CHARLES LANE, BYLINE: Jasmine Dareus is a college freshman. And she's scrolling through some recent bank statements.

JASMINE DAREUS: A lot of it was, like, textbooks.

LANE: One of those books cost $3.

DAREUS: But with the fee, the $36 fee that I got attached to it, it ended up being, like, $39.

LANE: Over the last couple months, Dareus has gotten hit with $200 worth of overdraft fees. She's often unsure of what's in her bank account. It all depends on which transactions happen first, the deposit or the debits.

DAREUS: It may say I have, like, $150. But if I bought something from Publix for, like, $20 and they hadn't charged me yet, then, essentially, I don't have $150. I really have $130 in my bank account.

LANE: Dareus isn't the only one who wants electronic payments to catch up with real-time life. Richard Cordray heads the Consumer Financial Protection Bureau. In a recent speech to bankers, he said roughly half of all bank fees could be attributed to a slow payment system.


RICHARD CORDRAY: Make it an urgent priority. Move as quickly as you can. Others around the world have built faster payment systems, two dozen countries or more.

LANE: There are few reasons why U.S. banks aren't rushing to modernize the payment system. Those overdraft fees are a $32 billion source of revenue for banks. Plus, until now, regulators weren't really pushing banks to go faster. But perhaps the biggest reason is the slow payment system; it works pretty well, according to Aaron Klein, who studies financial regulation at the Bipartisan Policy Center.

AARON KLEIN: The operators of the system were more afraid of the downside risk of any changes occurring than the upside of moving faster.

LANE: Another reason for the slow change is this...


LANE: A big, fat rulebook.

And how many pages, do you figure?

SHANTA SEWNARAI: The last I looked at this - 295? - on regulations and formats and all different things.

LANE: Shanta Sewnarai overseas back-office operations for Bethpage Federal Credit Union on Long Island. Her bank and 10,000 others all synchronize around this rulebook so that transactions go flawlessly and without fraud. Ninety-nine percent of the time, everything works. But the possibility of that last one percent is why it can take three days to pay your phone bill online. At Bethpage Federal Credit Union, Debra Osman has to manually check transactions when something goes wrong.

DEBRA OSMAN: And in this particular file that came in, there was three items that exceptioned out, two of them for account not found and one of them, I think, the beneficiary is deceased.

LANE: Going faster means getting thousands of workers like Osman new computers, rewriting software, rewriting that fat rulebook and then training everyone. In recent months, several private industry groups representing banks have announced ways to speed up electronic payments. But the Federal Reserve has so far opted to take a backseat for fear of stymieing innovation. This worries consumer advocates like Lauren Saunders with the National Consumer Law Center.
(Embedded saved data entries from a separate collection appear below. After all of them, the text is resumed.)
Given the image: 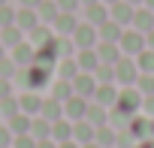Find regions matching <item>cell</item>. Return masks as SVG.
<instances>
[{
    "instance_id": "cell-1",
    "label": "cell",
    "mask_w": 154,
    "mask_h": 148,
    "mask_svg": "<svg viewBox=\"0 0 154 148\" xmlns=\"http://www.w3.org/2000/svg\"><path fill=\"white\" fill-rule=\"evenodd\" d=\"M48 72L51 69H45L39 63H30V66H21V72H15V79L24 85V91H39V88L48 85Z\"/></svg>"
},
{
    "instance_id": "cell-2",
    "label": "cell",
    "mask_w": 154,
    "mask_h": 148,
    "mask_svg": "<svg viewBox=\"0 0 154 148\" xmlns=\"http://www.w3.org/2000/svg\"><path fill=\"white\" fill-rule=\"evenodd\" d=\"M139 106H142V94H139L136 88L124 85V88L118 91V100H115V109H121V112H127V115H136V112H139Z\"/></svg>"
},
{
    "instance_id": "cell-3",
    "label": "cell",
    "mask_w": 154,
    "mask_h": 148,
    "mask_svg": "<svg viewBox=\"0 0 154 148\" xmlns=\"http://www.w3.org/2000/svg\"><path fill=\"white\" fill-rule=\"evenodd\" d=\"M118 45H121V54H139V51L145 48V33H139L136 27H130V30L121 33Z\"/></svg>"
},
{
    "instance_id": "cell-4",
    "label": "cell",
    "mask_w": 154,
    "mask_h": 148,
    "mask_svg": "<svg viewBox=\"0 0 154 148\" xmlns=\"http://www.w3.org/2000/svg\"><path fill=\"white\" fill-rule=\"evenodd\" d=\"M136 79H139V66H136V60H130V57L121 54V60L115 63V82H121V85H133Z\"/></svg>"
},
{
    "instance_id": "cell-5",
    "label": "cell",
    "mask_w": 154,
    "mask_h": 148,
    "mask_svg": "<svg viewBox=\"0 0 154 148\" xmlns=\"http://www.w3.org/2000/svg\"><path fill=\"white\" fill-rule=\"evenodd\" d=\"M97 39H100V36H97V27H94L91 21H88V24H79V27L72 30V42L79 45V48H94Z\"/></svg>"
},
{
    "instance_id": "cell-6",
    "label": "cell",
    "mask_w": 154,
    "mask_h": 148,
    "mask_svg": "<svg viewBox=\"0 0 154 148\" xmlns=\"http://www.w3.org/2000/svg\"><path fill=\"white\" fill-rule=\"evenodd\" d=\"M94 91H97V79H94V72H79V76L72 79V94H79V97H94Z\"/></svg>"
},
{
    "instance_id": "cell-7",
    "label": "cell",
    "mask_w": 154,
    "mask_h": 148,
    "mask_svg": "<svg viewBox=\"0 0 154 148\" xmlns=\"http://www.w3.org/2000/svg\"><path fill=\"white\" fill-rule=\"evenodd\" d=\"M85 112H88V100H85V97L72 94L69 100H63V118H69V121H82Z\"/></svg>"
},
{
    "instance_id": "cell-8",
    "label": "cell",
    "mask_w": 154,
    "mask_h": 148,
    "mask_svg": "<svg viewBox=\"0 0 154 148\" xmlns=\"http://www.w3.org/2000/svg\"><path fill=\"white\" fill-rule=\"evenodd\" d=\"M133 3H127V0H118V3H112V9H109V18L115 21V24H133Z\"/></svg>"
},
{
    "instance_id": "cell-9",
    "label": "cell",
    "mask_w": 154,
    "mask_h": 148,
    "mask_svg": "<svg viewBox=\"0 0 154 148\" xmlns=\"http://www.w3.org/2000/svg\"><path fill=\"white\" fill-rule=\"evenodd\" d=\"M97 57H100V63H112V66H115V63L121 60V45L100 39V42H97Z\"/></svg>"
},
{
    "instance_id": "cell-10",
    "label": "cell",
    "mask_w": 154,
    "mask_h": 148,
    "mask_svg": "<svg viewBox=\"0 0 154 148\" xmlns=\"http://www.w3.org/2000/svg\"><path fill=\"white\" fill-rule=\"evenodd\" d=\"M33 54H36V48H33V42H18V45H12V60L18 63V66H30L33 63Z\"/></svg>"
},
{
    "instance_id": "cell-11",
    "label": "cell",
    "mask_w": 154,
    "mask_h": 148,
    "mask_svg": "<svg viewBox=\"0 0 154 148\" xmlns=\"http://www.w3.org/2000/svg\"><path fill=\"white\" fill-rule=\"evenodd\" d=\"M18 106H21L24 115H39V109H42V97H39L36 91H24V94L18 97Z\"/></svg>"
},
{
    "instance_id": "cell-12",
    "label": "cell",
    "mask_w": 154,
    "mask_h": 148,
    "mask_svg": "<svg viewBox=\"0 0 154 148\" xmlns=\"http://www.w3.org/2000/svg\"><path fill=\"white\" fill-rule=\"evenodd\" d=\"M133 27H136L139 33H148V30H154V9H148V6L136 9V12H133Z\"/></svg>"
},
{
    "instance_id": "cell-13",
    "label": "cell",
    "mask_w": 154,
    "mask_h": 148,
    "mask_svg": "<svg viewBox=\"0 0 154 148\" xmlns=\"http://www.w3.org/2000/svg\"><path fill=\"white\" fill-rule=\"evenodd\" d=\"M94 133H97V127H94V124H88L85 118H82V121H72V139L79 142V145L94 142Z\"/></svg>"
},
{
    "instance_id": "cell-14",
    "label": "cell",
    "mask_w": 154,
    "mask_h": 148,
    "mask_svg": "<svg viewBox=\"0 0 154 148\" xmlns=\"http://www.w3.org/2000/svg\"><path fill=\"white\" fill-rule=\"evenodd\" d=\"M60 36H72V30L79 27V21H75V12H60L57 18H54V24H51Z\"/></svg>"
},
{
    "instance_id": "cell-15",
    "label": "cell",
    "mask_w": 154,
    "mask_h": 148,
    "mask_svg": "<svg viewBox=\"0 0 154 148\" xmlns=\"http://www.w3.org/2000/svg\"><path fill=\"white\" fill-rule=\"evenodd\" d=\"M15 24L21 27V30H33L36 24H39V15H36V9H30V6H21L18 12H15Z\"/></svg>"
},
{
    "instance_id": "cell-16",
    "label": "cell",
    "mask_w": 154,
    "mask_h": 148,
    "mask_svg": "<svg viewBox=\"0 0 154 148\" xmlns=\"http://www.w3.org/2000/svg\"><path fill=\"white\" fill-rule=\"evenodd\" d=\"M85 121H88V124H94V127H103V124H109V112H106V106H100V103H88Z\"/></svg>"
},
{
    "instance_id": "cell-17",
    "label": "cell",
    "mask_w": 154,
    "mask_h": 148,
    "mask_svg": "<svg viewBox=\"0 0 154 148\" xmlns=\"http://www.w3.org/2000/svg\"><path fill=\"white\" fill-rule=\"evenodd\" d=\"M51 139H54V142H66V139H72V121H69V118H57V121H51Z\"/></svg>"
},
{
    "instance_id": "cell-18",
    "label": "cell",
    "mask_w": 154,
    "mask_h": 148,
    "mask_svg": "<svg viewBox=\"0 0 154 148\" xmlns=\"http://www.w3.org/2000/svg\"><path fill=\"white\" fill-rule=\"evenodd\" d=\"M121 33H124V30H121V24H115L112 18H109V21H103V24L97 27V36H100L103 42H118V39H121Z\"/></svg>"
},
{
    "instance_id": "cell-19",
    "label": "cell",
    "mask_w": 154,
    "mask_h": 148,
    "mask_svg": "<svg viewBox=\"0 0 154 148\" xmlns=\"http://www.w3.org/2000/svg\"><path fill=\"white\" fill-rule=\"evenodd\" d=\"M94 100L100 103V106H115V100H118V91H115V85H97V91H94Z\"/></svg>"
},
{
    "instance_id": "cell-20",
    "label": "cell",
    "mask_w": 154,
    "mask_h": 148,
    "mask_svg": "<svg viewBox=\"0 0 154 148\" xmlns=\"http://www.w3.org/2000/svg\"><path fill=\"white\" fill-rule=\"evenodd\" d=\"M39 115H42V118H48V121H57V118H63V103H60V100H54V97H48V100H42Z\"/></svg>"
},
{
    "instance_id": "cell-21",
    "label": "cell",
    "mask_w": 154,
    "mask_h": 148,
    "mask_svg": "<svg viewBox=\"0 0 154 148\" xmlns=\"http://www.w3.org/2000/svg\"><path fill=\"white\" fill-rule=\"evenodd\" d=\"M36 15H39V21H48V24H54V18L60 15V9H57V0H42V3L36 6Z\"/></svg>"
},
{
    "instance_id": "cell-22",
    "label": "cell",
    "mask_w": 154,
    "mask_h": 148,
    "mask_svg": "<svg viewBox=\"0 0 154 148\" xmlns=\"http://www.w3.org/2000/svg\"><path fill=\"white\" fill-rule=\"evenodd\" d=\"M75 60H79V69H85V72H94V69H97V63H100L97 48H82Z\"/></svg>"
},
{
    "instance_id": "cell-23",
    "label": "cell",
    "mask_w": 154,
    "mask_h": 148,
    "mask_svg": "<svg viewBox=\"0 0 154 148\" xmlns=\"http://www.w3.org/2000/svg\"><path fill=\"white\" fill-rule=\"evenodd\" d=\"M57 76L72 82L75 76H79V60H72V57H60V60H57Z\"/></svg>"
},
{
    "instance_id": "cell-24",
    "label": "cell",
    "mask_w": 154,
    "mask_h": 148,
    "mask_svg": "<svg viewBox=\"0 0 154 148\" xmlns=\"http://www.w3.org/2000/svg\"><path fill=\"white\" fill-rule=\"evenodd\" d=\"M6 121H9L6 127L18 136V133H30V121H33V118H30V115H24V112H18V115H12V118H6Z\"/></svg>"
},
{
    "instance_id": "cell-25",
    "label": "cell",
    "mask_w": 154,
    "mask_h": 148,
    "mask_svg": "<svg viewBox=\"0 0 154 148\" xmlns=\"http://www.w3.org/2000/svg\"><path fill=\"white\" fill-rule=\"evenodd\" d=\"M115 139H118V133H115L109 124L97 127V133H94V142H97L100 148H112V145H115Z\"/></svg>"
},
{
    "instance_id": "cell-26",
    "label": "cell",
    "mask_w": 154,
    "mask_h": 148,
    "mask_svg": "<svg viewBox=\"0 0 154 148\" xmlns=\"http://www.w3.org/2000/svg\"><path fill=\"white\" fill-rule=\"evenodd\" d=\"M21 33H24V30H21L18 24H9V27H0V42L12 48V45H18V42H21Z\"/></svg>"
},
{
    "instance_id": "cell-27",
    "label": "cell",
    "mask_w": 154,
    "mask_h": 148,
    "mask_svg": "<svg viewBox=\"0 0 154 148\" xmlns=\"http://www.w3.org/2000/svg\"><path fill=\"white\" fill-rule=\"evenodd\" d=\"M30 136L33 139H48L51 136V121L48 118H33L30 121Z\"/></svg>"
},
{
    "instance_id": "cell-28",
    "label": "cell",
    "mask_w": 154,
    "mask_h": 148,
    "mask_svg": "<svg viewBox=\"0 0 154 148\" xmlns=\"http://www.w3.org/2000/svg\"><path fill=\"white\" fill-rule=\"evenodd\" d=\"M88 21H91L94 27H100L103 21H109V9H106L103 3H91V6H88Z\"/></svg>"
},
{
    "instance_id": "cell-29",
    "label": "cell",
    "mask_w": 154,
    "mask_h": 148,
    "mask_svg": "<svg viewBox=\"0 0 154 148\" xmlns=\"http://www.w3.org/2000/svg\"><path fill=\"white\" fill-rule=\"evenodd\" d=\"M94 79H97V85H112L115 82V66L112 63H97Z\"/></svg>"
},
{
    "instance_id": "cell-30",
    "label": "cell",
    "mask_w": 154,
    "mask_h": 148,
    "mask_svg": "<svg viewBox=\"0 0 154 148\" xmlns=\"http://www.w3.org/2000/svg\"><path fill=\"white\" fill-rule=\"evenodd\" d=\"M51 97H54V100H60V103H63V100H69V97H72V82H69V79H57V82H54V88H51Z\"/></svg>"
},
{
    "instance_id": "cell-31",
    "label": "cell",
    "mask_w": 154,
    "mask_h": 148,
    "mask_svg": "<svg viewBox=\"0 0 154 148\" xmlns=\"http://www.w3.org/2000/svg\"><path fill=\"white\" fill-rule=\"evenodd\" d=\"M136 66L139 72H154V48H142L136 54Z\"/></svg>"
},
{
    "instance_id": "cell-32",
    "label": "cell",
    "mask_w": 154,
    "mask_h": 148,
    "mask_svg": "<svg viewBox=\"0 0 154 148\" xmlns=\"http://www.w3.org/2000/svg\"><path fill=\"white\" fill-rule=\"evenodd\" d=\"M21 112V106H18V100L9 94V97H0V118H12V115H18Z\"/></svg>"
},
{
    "instance_id": "cell-33",
    "label": "cell",
    "mask_w": 154,
    "mask_h": 148,
    "mask_svg": "<svg viewBox=\"0 0 154 148\" xmlns=\"http://www.w3.org/2000/svg\"><path fill=\"white\" fill-rule=\"evenodd\" d=\"M136 91L142 97L154 94V72H139V79H136Z\"/></svg>"
},
{
    "instance_id": "cell-34",
    "label": "cell",
    "mask_w": 154,
    "mask_h": 148,
    "mask_svg": "<svg viewBox=\"0 0 154 148\" xmlns=\"http://www.w3.org/2000/svg\"><path fill=\"white\" fill-rule=\"evenodd\" d=\"M48 39H51V30H48L45 24H36V27L30 30V42H33V48H36V45H45Z\"/></svg>"
},
{
    "instance_id": "cell-35",
    "label": "cell",
    "mask_w": 154,
    "mask_h": 148,
    "mask_svg": "<svg viewBox=\"0 0 154 148\" xmlns=\"http://www.w3.org/2000/svg\"><path fill=\"white\" fill-rule=\"evenodd\" d=\"M54 51L57 57H72V36H54Z\"/></svg>"
},
{
    "instance_id": "cell-36",
    "label": "cell",
    "mask_w": 154,
    "mask_h": 148,
    "mask_svg": "<svg viewBox=\"0 0 154 148\" xmlns=\"http://www.w3.org/2000/svg\"><path fill=\"white\" fill-rule=\"evenodd\" d=\"M15 69L18 63L12 57H0V79H15Z\"/></svg>"
},
{
    "instance_id": "cell-37",
    "label": "cell",
    "mask_w": 154,
    "mask_h": 148,
    "mask_svg": "<svg viewBox=\"0 0 154 148\" xmlns=\"http://www.w3.org/2000/svg\"><path fill=\"white\" fill-rule=\"evenodd\" d=\"M9 24H15V9L9 3H0V27H9Z\"/></svg>"
},
{
    "instance_id": "cell-38",
    "label": "cell",
    "mask_w": 154,
    "mask_h": 148,
    "mask_svg": "<svg viewBox=\"0 0 154 148\" xmlns=\"http://www.w3.org/2000/svg\"><path fill=\"white\" fill-rule=\"evenodd\" d=\"M12 148H36V139L30 133H18V136H12Z\"/></svg>"
},
{
    "instance_id": "cell-39",
    "label": "cell",
    "mask_w": 154,
    "mask_h": 148,
    "mask_svg": "<svg viewBox=\"0 0 154 148\" xmlns=\"http://www.w3.org/2000/svg\"><path fill=\"white\" fill-rule=\"evenodd\" d=\"M12 136H15V133H12L6 124H0V148H9V145H12Z\"/></svg>"
},
{
    "instance_id": "cell-40",
    "label": "cell",
    "mask_w": 154,
    "mask_h": 148,
    "mask_svg": "<svg viewBox=\"0 0 154 148\" xmlns=\"http://www.w3.org/2000/svg\"><path fill=\"white\" fill-rule=\"evenodd\" d=\"M79 3H82V0H57V9H60V12H75Z\"/></svg>"
},
{
    "instance_id": "cell-41",
    "label": "cell",
    "mask_w": 154,
    "mask_h": 148,
    "mask_svg": "<svg viewBox=\"0 0 154 148\" xmlns=\"http://www.w3.org/2000/svg\"><path fill=\"white\" fill-rule=\"evenodd\" d=\"M148 118H154V94H148V97H142V106H139Z\"/></svg>"
},
{
    "instance_id": "cell-42",
    "label": "cell",
    "mask_w": 154,
    "mask_h": 148,
    "mask_svg": "<svg viewBox=\"0 0 154 148\" xmlns=\"http://www.w3.org/2000/svg\"><path fill=\"white\" fill-rule=\"evenodd\" d=\"M12 94V79H0V97H9Z\"/></svg>"
},
{
    "instance_id": "cell-43",
    "label": "cell",
    "mask_w": 154,
    "mask_h": 148,
    "mask_svg": "<svg viewBox=\"0 0 154 148\" xmlns=\"http://www.w3.org/2000/svg\"><path fill=\"white\" fill-rule=\"evenodd\" d=\"M36 148H57V142L48 136V139H36Z\"/></svg>"
},
{
    "instance_id": "cell-44",
    "label": "cell",
    "mask_w": 154,
    "mask_h": 148,
    "mask_svg": "<svg viewBox=\"0 0 154 148\" xmlns=\"http://www.w3.org/2000/svg\"><path fill=\"white\" fill-rule=\"evenodd\" d=\"M133 148H154V139H151V136H148V139H139Z\"/></svg>"
},
{
    "instance_id": "cell-45",
    "label": "cell",
    "mask_w": 154,
    "mask_h": 148,
    "mask_svg": "<svg viewBox=\"0 0 154 148\" xmlns=\"http://www.w3.org/2000/svg\"><path fill=\"white\" fill-rule=\"evenodd\" d=\"M57 148H82L75 139H66V142H57Z\"/></svg>"
},
{
    "instance_id": "cell-46",
    "label": "cell",
    "mask_w": 154,
    "mask_h": 148,
    "mask_svg": "<svg viewBox=\"0 0 154 148\" xmlns=\"http://www.w3.org/2000/svg\"><path fill=\"white\" fill-rule=\"evenodd\" d=\"M145 48H154V30L145 33Z\"/></svg>"
},
{
    "instance_id": "cell-47",
    "label": "cell",
    "mask_w": 154,
    "mask_h": 148,
    "mask_svg": "<svg viewBox=\"0 0 154 148\" xmlns=\"http://www.w3.org/2000/svg\"><path fill=\"white\" fill-rule=\"evenodd\" d=\"M39 3H42V0H21V6H30V9H36Z\"/></svg>"
},
{
    "instance_id": "cell-48",
    "label": "cell",
    "mask_w": 154,
    "mask_h": 148,
    "mask_svg": "<svg viewBox=\"0 0 154 148\" xmlns=\"http://www.w3.org/2000/svg\"><path fill=\"white\" fill-rule=\"evenodd\" d=\"M82 148H100V145H97V142H85Z\"/></svg>"
},
{
    "instance_id": "cell-49",
    "label": "cell",
    "mask_w": 154,
    "mask_h": 148,
    "mask_svg": "<svg viewBox=\"0 0 154 148\" xmlns=\"http://www.w3.org/2000/svg\"><path fill=\"white\" fill-rule=\"evenodd\" d=\"M145 6H148V9H154V0H145Z\"/></svg>"
},
{
    "instance_id": "cell-50",
    "label": "cell",
    "mask_w": 154,
    "mask_h": 148,
    "mask_svg": "<svg viewBox=\"0 0 154 148\" xmlns=\"http://www.w3.org/2000/svg\"><path fill=\"white\" fill-rule=\"evenodd\" d=\"M82 3H88V6H91V3H100V0H82Z\"/></svg>"
},
{
    "instance_id": "cell-51",
    "label": "cell",
    "mask_w": 154,
    "mask_h": 148,
    "mask_svg": "<svg viewBox=\"0 0 154 148\" xmlns=\"http://www.w3.org/2000/svg\"><path fill=\"white\" fill-rule=\"evenodd\" d=\"M0 57H6V51H3V42H0Z\"/></svg>"
},
{
    "instance_id": "cell-52",
    "label": "cell",
    "mask_w": 154,
    "mask_h": 148,
    "mask_svg": "<svg viewBox=\"0 0 154 148\" xmlns=\"http://www.w3.org/2000/svg\"><path fill=\"white\" fill-rule=\"evenodd\" d=\"M127 3H145V0H127Z\"/></svg>"
},
{
    "instance_id": "cell-53",
    "label": "cell",
    "mask_w": 154,
    "mask_h": 148,
    "mask_svg": "<svg viewBox=\"0 0 154 148\" xmlns=\"http://www.w3.org/2000/svg\"><path fill=\"white\" fill-rule=\"evenodd\" d=\"M103 3H118V0H103Z\"/></svg>"
},
{
    "instance_id": "cell-54",
    "label": "cell",
    "mask_w": 154,
    "mask_h": 148,
    "mask_svg": "<svg viewBox=\"0 0 154 148\" xmlns=\"http://www.w3.org/2000/svg\"><path fill=\"white\" fill-rule=\"evenodd\" d=\"M0 3H6V0H0Z\"/></svg>"
},
{
    "instance_id": "cell-55",
    "label": "cell",
    "mask_w": 154,
    "mask_h": 148,
    "mask_svg": "<svg viewBox=\"0 0 154 148\" xmlns=\"http://www.w3.org/2000/svg\"><path fill=\"white\" fill-rule=\"evenodd\" d=\"M9 148H12V145H9Z\"/></svg>"
}]
</instances>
LAUREN SAUNDERS: It needs to be a public system, written under a public process where everybody has input, not just from the perspective of the big banks.

LANE: Major players say a host of regulators already govern them. So the public does have input. And, they say, the changes they're already making on their own will significantly advance consumer protections once they're done. Unfortunately, any rebuild of these systems will take years. For NPR News, I'm Charles Lane.